Mobiprox: Supporting Dynamic Approximate Computing on Mobiles
Matevž Fabjančič, Octavian Machidon, Hashim Sharif, Yifan Zhao, Saša Misailović, Veljko Pejović
TL;DR
Mobiprox addresses the need for context-aware, runtime-adaptive compression of mobile deep learning models to cope with changing resource and input conditions. It presents an end-to-end pipeline that offline-identifies Pareto-optimal approximation configurations, profiles them on Android devices via a custom OpenCL tensor runtime, and enables dynamic adaptation through state- and confidence-based strategies. Empirical results in HAR and SKR domains show up to 15% system-wide energy savings with minimal or no loss in accuracy, while server-side tuning can achieve faster speedups than on-device execution. The work demonstrates the practicality of on-device adaptive approximate computing and highlights pathways for integration with production mobile DL stacks to further improve efficiency.
Abstract
Runtime-tunable context-dependent network compression would make mobile deep learning (DL) adaptable to often varying resource availability, input "difficulty", or user needs. The existing compression techniques significantly reduce the memory, processing, and energy tax of DL, yet, the resulting models tend to be permanently impaired, sacrificing the inference power for reduced resource usage.

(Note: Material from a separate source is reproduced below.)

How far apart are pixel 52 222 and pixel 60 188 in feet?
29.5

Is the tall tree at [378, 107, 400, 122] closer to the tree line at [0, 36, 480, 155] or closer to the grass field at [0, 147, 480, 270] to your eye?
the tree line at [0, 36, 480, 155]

The existing tunable compression approaches, on the other hand, require expensive re-training, do not support arbitrary strategies for adapting the compression and do not provide mobile-ready implementations. In this paper we present Mobiprox, a framework enabling mobile DL with flexible precision. Mobiprox implements tunable approximations of tensor operations and enables runtime-adaptable approximation of individual network layers. A profiler and a tuner included with Mobiprox identify the most promising neural network approximation configurations leading to the desired inference quality with the minimal use of resources. Furthermore, we develop control strategies that depending on contextual factors, such as the input data difficulty, dynamically adjust the approximation levels across a mobile DL model's layers. We implement Mobiprox in Android OS and through experiments in diverse mobile domains, including human activity recognition and spoken keyword detection, demonstrate that it can save up to 15% system-wide energy with a minimal impact on the inference accuracy.